## Scene question records
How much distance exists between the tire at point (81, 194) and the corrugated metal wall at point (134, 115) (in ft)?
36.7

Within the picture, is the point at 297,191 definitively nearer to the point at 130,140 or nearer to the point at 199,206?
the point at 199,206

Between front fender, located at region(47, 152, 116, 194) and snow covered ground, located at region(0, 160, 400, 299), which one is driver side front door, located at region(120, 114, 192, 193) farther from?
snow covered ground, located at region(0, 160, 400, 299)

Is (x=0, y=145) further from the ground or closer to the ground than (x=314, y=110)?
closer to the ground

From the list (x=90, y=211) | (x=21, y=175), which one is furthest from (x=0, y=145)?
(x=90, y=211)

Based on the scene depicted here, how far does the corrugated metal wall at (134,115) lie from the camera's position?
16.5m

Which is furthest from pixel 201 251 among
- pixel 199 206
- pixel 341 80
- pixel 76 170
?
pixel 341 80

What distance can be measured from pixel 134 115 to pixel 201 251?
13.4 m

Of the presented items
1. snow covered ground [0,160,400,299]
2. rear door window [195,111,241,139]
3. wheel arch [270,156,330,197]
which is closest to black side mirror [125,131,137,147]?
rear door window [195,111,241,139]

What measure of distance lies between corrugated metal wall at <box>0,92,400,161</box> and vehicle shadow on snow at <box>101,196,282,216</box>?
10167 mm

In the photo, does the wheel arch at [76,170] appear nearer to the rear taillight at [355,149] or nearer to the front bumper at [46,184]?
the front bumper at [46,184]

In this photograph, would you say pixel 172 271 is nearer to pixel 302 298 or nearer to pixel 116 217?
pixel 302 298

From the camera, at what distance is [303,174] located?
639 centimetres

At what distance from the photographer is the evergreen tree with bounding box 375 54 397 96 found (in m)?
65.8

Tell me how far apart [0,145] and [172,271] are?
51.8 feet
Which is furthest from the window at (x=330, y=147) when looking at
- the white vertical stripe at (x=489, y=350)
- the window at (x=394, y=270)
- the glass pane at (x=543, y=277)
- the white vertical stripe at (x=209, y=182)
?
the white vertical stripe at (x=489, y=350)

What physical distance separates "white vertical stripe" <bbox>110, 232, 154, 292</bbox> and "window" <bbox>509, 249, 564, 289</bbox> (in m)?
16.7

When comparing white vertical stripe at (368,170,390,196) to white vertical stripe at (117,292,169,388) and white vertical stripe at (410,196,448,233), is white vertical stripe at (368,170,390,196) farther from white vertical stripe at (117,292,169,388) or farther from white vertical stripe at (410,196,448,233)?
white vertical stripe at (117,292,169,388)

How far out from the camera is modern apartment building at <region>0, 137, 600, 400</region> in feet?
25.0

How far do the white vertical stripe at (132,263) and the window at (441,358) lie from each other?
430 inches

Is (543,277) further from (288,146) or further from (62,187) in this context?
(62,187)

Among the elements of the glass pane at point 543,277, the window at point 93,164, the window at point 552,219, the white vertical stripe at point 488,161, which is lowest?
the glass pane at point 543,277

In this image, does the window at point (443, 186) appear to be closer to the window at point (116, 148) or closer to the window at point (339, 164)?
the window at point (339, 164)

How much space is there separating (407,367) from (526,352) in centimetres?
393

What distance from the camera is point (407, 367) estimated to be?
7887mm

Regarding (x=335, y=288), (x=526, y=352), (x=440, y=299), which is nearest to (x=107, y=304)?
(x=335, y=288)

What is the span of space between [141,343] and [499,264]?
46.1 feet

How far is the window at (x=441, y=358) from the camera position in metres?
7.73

## THE PROBLEM
Pick out every line of the records above that contains the string "rear", and copy each one.

## EXPECTED ANSWER
2. rear door window [195,111,241,139]
rear door window [195,111,241,139]
In the photo, does the wheel arch at [76,170] appear nearer to the rear taillight at [355,149] or nearer to the front bumper at [46,184]?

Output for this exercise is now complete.